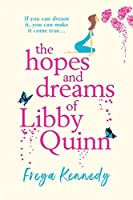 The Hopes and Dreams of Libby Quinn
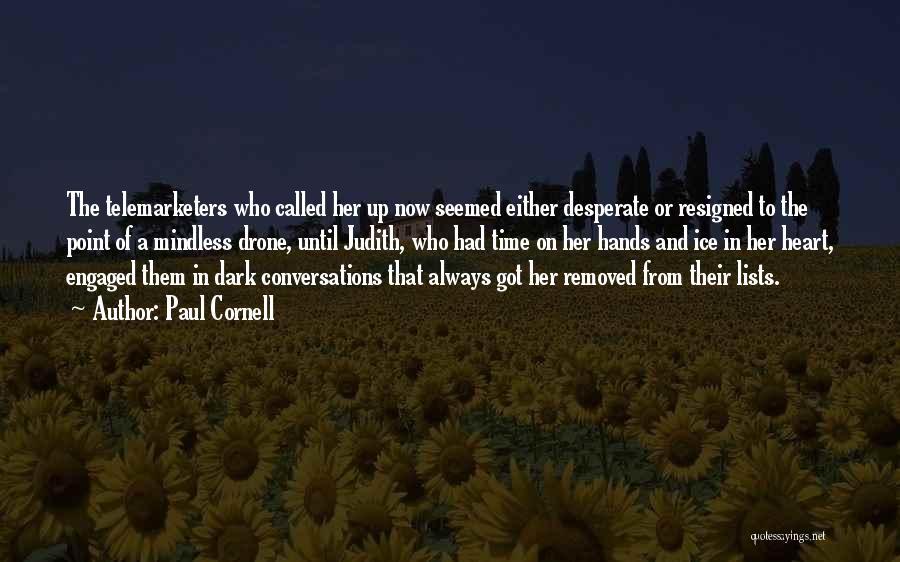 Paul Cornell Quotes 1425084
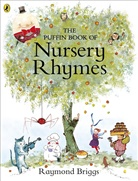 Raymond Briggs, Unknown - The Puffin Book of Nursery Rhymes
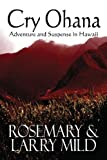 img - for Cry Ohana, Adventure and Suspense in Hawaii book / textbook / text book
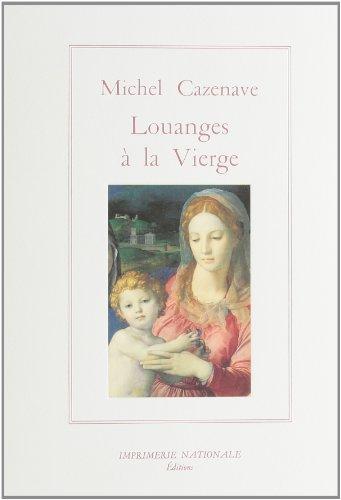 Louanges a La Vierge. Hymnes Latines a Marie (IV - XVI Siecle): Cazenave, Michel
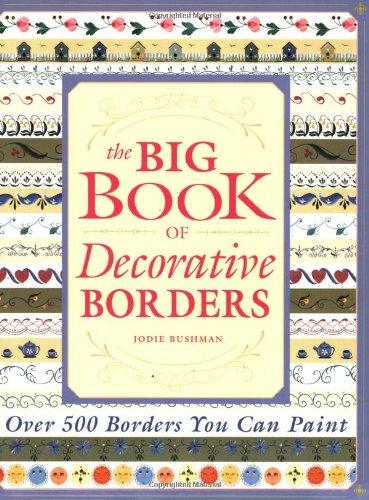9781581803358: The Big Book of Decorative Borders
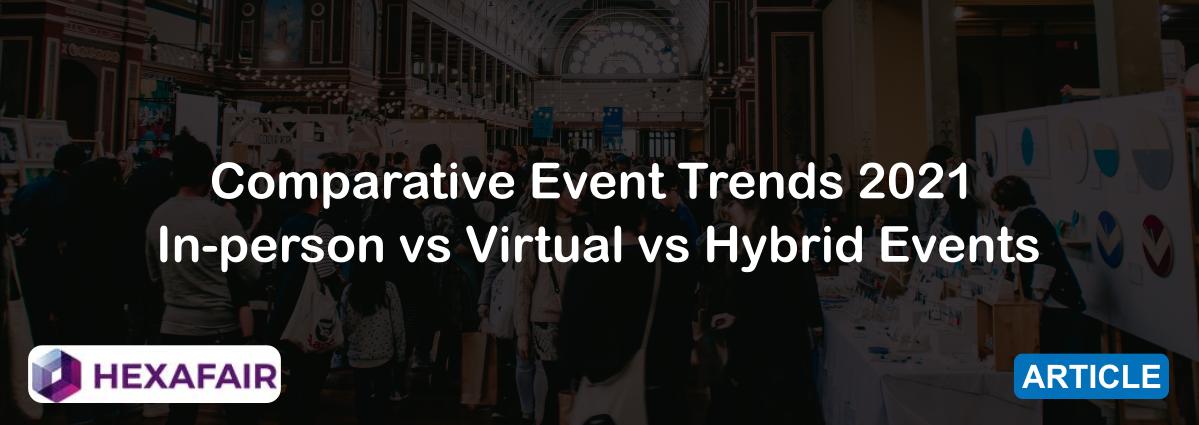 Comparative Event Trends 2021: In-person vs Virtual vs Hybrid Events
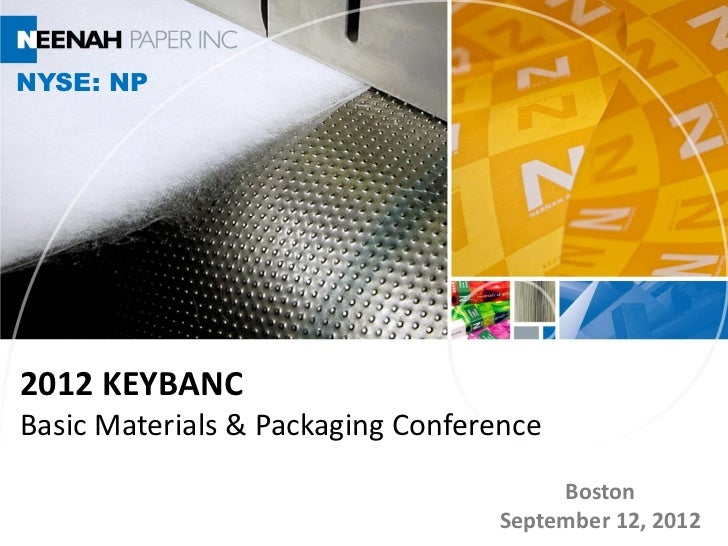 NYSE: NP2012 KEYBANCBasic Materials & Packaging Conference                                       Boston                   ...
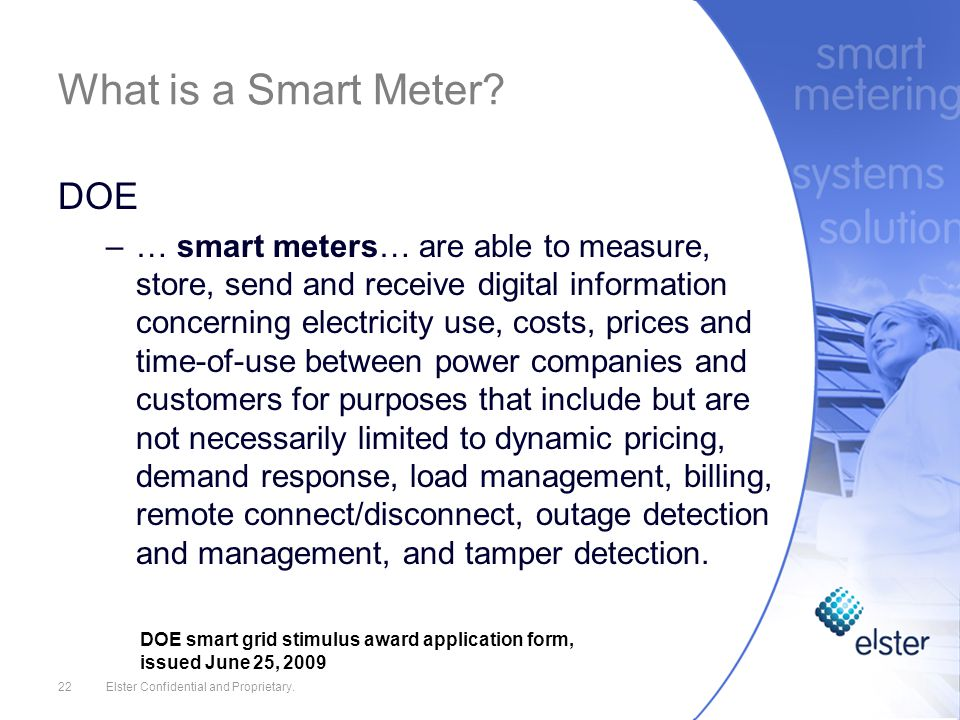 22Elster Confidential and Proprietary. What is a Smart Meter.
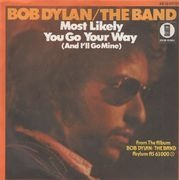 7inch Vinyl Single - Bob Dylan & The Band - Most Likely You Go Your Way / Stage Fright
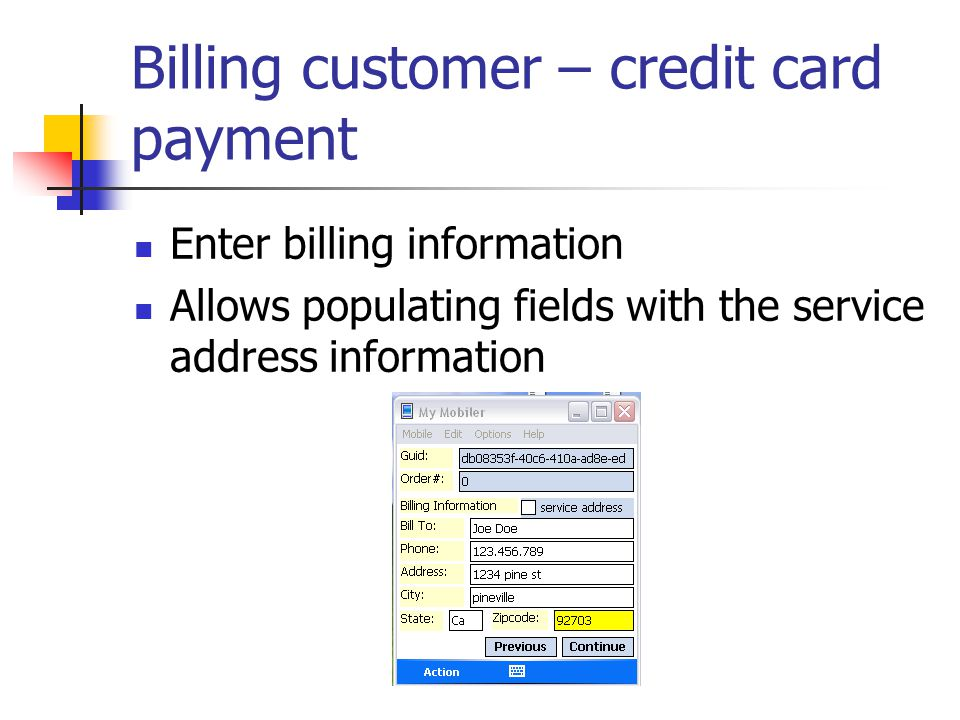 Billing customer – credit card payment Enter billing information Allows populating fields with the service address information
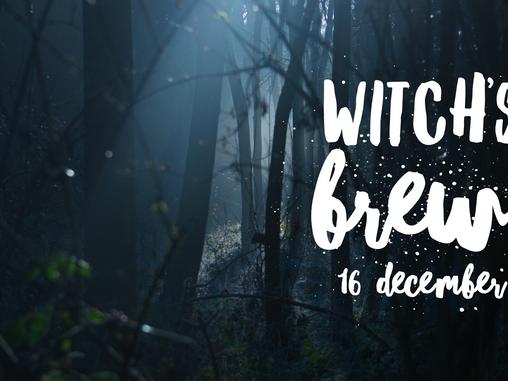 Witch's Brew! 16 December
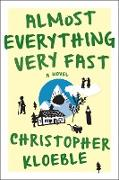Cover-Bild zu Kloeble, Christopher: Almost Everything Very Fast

============================================================

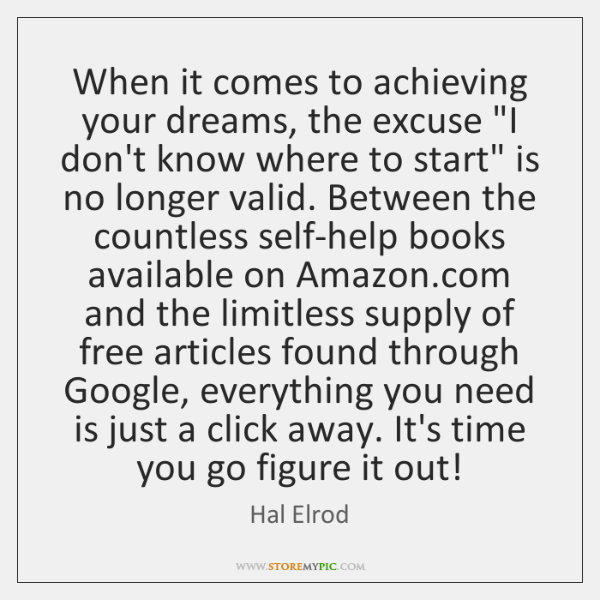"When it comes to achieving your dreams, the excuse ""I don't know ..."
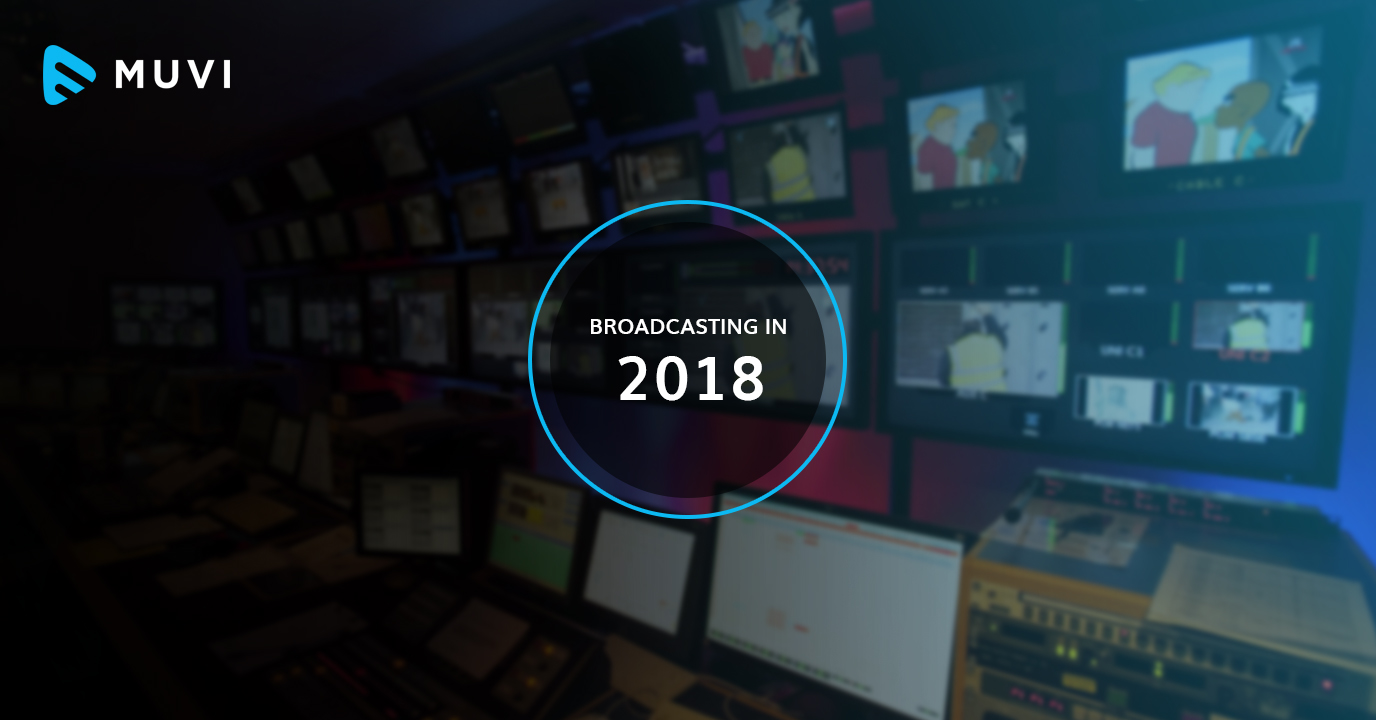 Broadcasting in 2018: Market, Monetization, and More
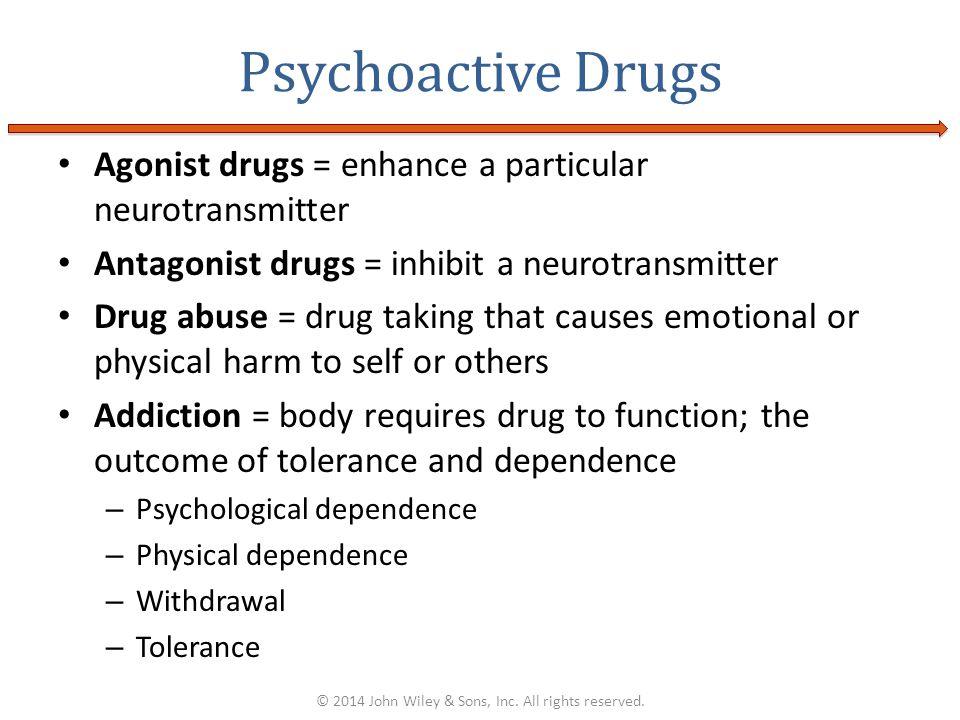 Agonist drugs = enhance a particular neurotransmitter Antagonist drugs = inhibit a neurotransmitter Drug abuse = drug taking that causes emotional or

============================================================

### PROMPT
Starting with the line that has "The Hopes and Dreams of Libby Quinn" and ending with the line that has "7inch Vinyl Single", repeat the lines above exactly, omitting every picture.

### SOLUTION TO THIS PROBLEM
 The Hopes and Dreams of Libby Quinn
 Paul Cornell Quotes 1425084
 Raymond Briggs, Unknown - The Puffin Book of Nursery Rhymes
 img - for Cry Ohana, Adventure and Suspense in Hawaii book / textbook / text book
 Louanges a La Vierge. Hymnes Latines a Marie (IV - XVI Siecle): Cazenave, Michel
9781581803358: The Big Book of Decorative Borders
 Comparative Event Trends 2021: In-person vs Virtual vs Hybrid Events
 NYSE: NP2012 KEYBANCBasic Materials & Packaging Conference                                       Boston                   ...
 22Elster Confidential and Proprietary. What is a Smart Meter.
 7inch Vinyl Single - Bob Dylan & The Band - Most Likely You Go Your Way / Stage Fright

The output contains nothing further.